> [PROMPT] Which lines of the entries contain the word "granularity"? Please list them.

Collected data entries

********************

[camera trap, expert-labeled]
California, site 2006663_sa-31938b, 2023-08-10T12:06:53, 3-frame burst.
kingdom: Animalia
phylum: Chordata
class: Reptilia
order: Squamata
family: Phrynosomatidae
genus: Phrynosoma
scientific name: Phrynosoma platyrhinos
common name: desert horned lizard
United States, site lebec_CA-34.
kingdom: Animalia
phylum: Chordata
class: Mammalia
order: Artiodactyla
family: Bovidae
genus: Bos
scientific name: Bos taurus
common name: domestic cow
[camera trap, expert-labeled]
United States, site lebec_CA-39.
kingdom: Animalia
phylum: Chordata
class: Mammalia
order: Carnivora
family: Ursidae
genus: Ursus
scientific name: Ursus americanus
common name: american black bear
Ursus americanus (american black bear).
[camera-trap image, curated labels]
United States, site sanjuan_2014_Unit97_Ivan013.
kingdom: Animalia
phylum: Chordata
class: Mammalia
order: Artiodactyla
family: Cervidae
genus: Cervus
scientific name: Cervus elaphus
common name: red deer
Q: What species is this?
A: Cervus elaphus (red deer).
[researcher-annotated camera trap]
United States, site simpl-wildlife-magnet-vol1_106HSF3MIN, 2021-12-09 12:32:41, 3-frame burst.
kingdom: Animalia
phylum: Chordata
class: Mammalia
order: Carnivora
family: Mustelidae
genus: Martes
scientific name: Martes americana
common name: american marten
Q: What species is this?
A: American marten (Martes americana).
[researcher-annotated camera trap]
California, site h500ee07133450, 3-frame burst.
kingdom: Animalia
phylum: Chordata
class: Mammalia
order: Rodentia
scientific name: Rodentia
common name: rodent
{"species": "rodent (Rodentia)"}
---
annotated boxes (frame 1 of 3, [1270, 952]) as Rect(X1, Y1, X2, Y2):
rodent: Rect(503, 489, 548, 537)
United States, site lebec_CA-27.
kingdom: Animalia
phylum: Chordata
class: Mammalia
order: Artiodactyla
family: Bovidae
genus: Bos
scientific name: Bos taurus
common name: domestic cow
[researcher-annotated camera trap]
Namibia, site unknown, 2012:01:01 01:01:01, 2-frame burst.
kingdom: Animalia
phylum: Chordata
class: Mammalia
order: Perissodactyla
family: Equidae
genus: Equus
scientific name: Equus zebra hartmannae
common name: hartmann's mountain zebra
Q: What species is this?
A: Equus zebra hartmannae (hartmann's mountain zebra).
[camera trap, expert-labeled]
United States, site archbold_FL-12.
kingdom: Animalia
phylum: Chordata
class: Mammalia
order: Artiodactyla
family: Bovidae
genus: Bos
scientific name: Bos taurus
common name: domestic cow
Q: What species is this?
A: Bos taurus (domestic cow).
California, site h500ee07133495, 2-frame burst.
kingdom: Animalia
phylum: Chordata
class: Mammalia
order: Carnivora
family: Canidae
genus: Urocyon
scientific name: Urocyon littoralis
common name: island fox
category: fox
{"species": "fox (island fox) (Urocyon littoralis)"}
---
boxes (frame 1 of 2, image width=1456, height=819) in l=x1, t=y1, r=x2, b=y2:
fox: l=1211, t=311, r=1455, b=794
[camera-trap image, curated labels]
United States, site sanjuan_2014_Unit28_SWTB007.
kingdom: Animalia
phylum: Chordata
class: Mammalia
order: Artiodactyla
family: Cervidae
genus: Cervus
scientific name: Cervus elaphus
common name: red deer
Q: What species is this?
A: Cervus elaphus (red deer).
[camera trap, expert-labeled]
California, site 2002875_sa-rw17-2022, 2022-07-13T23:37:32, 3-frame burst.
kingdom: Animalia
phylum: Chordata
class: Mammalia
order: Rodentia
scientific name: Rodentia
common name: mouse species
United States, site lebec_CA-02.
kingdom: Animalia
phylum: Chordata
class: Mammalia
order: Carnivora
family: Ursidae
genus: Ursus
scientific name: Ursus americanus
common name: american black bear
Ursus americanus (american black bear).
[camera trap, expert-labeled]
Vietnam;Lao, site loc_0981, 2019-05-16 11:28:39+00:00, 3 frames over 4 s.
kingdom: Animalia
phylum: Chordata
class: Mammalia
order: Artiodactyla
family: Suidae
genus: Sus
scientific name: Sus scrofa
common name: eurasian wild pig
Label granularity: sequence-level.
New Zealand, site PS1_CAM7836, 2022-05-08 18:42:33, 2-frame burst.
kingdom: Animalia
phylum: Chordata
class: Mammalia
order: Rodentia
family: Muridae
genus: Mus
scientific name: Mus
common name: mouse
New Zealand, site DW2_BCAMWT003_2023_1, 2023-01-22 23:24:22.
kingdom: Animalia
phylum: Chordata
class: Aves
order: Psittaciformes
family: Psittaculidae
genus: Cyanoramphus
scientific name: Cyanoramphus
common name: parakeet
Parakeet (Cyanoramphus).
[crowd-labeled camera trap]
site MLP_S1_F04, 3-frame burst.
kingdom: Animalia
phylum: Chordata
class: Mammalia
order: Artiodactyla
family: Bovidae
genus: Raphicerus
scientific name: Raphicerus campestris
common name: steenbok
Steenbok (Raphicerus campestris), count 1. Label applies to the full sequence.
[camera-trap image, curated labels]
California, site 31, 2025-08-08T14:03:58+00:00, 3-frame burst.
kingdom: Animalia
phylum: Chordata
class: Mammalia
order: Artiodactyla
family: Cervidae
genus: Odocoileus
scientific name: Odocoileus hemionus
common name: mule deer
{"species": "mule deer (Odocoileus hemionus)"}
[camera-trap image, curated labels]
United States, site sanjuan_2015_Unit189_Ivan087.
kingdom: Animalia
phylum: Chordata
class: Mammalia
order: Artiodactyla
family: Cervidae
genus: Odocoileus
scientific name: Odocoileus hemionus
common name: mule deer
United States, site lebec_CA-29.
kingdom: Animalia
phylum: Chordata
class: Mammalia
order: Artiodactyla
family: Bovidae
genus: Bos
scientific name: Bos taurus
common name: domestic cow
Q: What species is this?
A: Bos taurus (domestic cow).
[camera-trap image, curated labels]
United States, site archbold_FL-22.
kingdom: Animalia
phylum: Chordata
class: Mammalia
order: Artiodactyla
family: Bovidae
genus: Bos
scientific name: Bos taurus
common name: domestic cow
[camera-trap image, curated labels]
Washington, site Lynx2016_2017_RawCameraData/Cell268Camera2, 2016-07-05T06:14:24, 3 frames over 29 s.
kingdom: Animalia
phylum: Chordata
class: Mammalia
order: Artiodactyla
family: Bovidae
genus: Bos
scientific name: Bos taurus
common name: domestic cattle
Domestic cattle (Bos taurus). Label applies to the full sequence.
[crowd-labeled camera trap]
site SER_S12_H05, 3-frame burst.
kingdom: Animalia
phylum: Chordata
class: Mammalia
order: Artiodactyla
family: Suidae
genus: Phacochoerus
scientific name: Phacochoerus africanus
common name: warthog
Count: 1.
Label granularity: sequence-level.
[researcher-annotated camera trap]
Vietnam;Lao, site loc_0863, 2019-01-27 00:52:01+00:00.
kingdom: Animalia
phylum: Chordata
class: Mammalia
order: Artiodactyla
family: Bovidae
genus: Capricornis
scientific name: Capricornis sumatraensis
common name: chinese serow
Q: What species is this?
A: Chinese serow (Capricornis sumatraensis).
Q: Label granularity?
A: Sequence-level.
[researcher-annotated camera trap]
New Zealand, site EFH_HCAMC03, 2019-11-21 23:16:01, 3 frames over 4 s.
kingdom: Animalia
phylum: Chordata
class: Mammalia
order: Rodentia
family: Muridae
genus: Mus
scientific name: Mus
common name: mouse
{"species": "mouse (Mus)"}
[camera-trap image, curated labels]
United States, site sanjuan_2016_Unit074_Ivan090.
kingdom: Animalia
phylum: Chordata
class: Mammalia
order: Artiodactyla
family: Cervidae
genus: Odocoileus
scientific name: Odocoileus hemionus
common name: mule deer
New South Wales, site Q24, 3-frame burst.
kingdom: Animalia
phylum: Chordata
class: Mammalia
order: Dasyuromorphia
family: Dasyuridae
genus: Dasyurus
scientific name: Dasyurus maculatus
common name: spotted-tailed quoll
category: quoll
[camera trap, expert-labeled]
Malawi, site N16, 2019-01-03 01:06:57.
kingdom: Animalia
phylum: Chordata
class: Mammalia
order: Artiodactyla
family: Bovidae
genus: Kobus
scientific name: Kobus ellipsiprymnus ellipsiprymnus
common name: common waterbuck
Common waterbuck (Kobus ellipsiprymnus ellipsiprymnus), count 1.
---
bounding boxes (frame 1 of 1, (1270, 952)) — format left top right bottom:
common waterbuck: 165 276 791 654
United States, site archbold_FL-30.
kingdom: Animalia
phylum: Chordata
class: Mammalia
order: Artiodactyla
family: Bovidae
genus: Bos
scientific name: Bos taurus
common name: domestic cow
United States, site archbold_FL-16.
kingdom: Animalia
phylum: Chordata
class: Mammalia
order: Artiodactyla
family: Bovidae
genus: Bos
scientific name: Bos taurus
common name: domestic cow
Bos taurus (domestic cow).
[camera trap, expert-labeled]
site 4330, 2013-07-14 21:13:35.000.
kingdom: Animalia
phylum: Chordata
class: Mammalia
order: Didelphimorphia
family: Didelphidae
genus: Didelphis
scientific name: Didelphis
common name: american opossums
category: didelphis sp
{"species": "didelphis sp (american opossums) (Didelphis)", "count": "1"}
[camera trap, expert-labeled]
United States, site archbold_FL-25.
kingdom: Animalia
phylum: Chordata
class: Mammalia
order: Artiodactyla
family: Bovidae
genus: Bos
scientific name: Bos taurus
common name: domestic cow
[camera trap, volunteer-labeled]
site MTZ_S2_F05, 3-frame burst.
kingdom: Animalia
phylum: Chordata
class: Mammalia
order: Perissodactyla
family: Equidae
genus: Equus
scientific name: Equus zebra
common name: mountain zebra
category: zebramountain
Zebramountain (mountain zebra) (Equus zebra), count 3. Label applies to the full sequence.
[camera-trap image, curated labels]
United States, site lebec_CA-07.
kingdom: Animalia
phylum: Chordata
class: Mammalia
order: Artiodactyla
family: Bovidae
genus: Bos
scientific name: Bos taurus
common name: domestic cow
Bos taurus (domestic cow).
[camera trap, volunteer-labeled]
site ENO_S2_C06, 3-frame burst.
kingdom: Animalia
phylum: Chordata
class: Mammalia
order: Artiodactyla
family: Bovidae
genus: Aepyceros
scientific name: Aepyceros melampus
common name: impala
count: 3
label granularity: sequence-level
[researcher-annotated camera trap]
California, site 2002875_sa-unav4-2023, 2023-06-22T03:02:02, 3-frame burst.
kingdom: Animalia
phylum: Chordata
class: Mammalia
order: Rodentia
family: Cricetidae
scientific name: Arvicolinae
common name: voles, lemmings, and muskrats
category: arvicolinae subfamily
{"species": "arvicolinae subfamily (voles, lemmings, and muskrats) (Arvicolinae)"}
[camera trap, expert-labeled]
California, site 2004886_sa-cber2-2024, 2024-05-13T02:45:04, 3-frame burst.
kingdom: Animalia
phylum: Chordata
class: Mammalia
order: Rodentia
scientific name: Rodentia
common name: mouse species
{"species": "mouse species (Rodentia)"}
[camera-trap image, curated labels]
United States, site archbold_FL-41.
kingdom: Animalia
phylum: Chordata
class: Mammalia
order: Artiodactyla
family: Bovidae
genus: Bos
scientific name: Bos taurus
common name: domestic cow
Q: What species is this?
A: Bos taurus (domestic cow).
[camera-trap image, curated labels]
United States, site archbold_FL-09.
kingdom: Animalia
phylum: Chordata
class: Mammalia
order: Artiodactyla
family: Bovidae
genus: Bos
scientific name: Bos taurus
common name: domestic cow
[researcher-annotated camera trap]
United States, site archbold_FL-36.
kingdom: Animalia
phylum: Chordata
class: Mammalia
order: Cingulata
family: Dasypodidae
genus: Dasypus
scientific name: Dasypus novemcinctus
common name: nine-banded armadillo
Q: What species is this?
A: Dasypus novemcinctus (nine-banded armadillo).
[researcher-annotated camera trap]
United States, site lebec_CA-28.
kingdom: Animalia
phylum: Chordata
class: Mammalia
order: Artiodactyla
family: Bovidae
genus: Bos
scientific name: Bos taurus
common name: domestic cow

********************

> [RESULT OF THIS EXERCISE]
Label granularity: sequence-level.
Label granularity: sequence-level.
Q: Label granularity?
label granularity: sequence-level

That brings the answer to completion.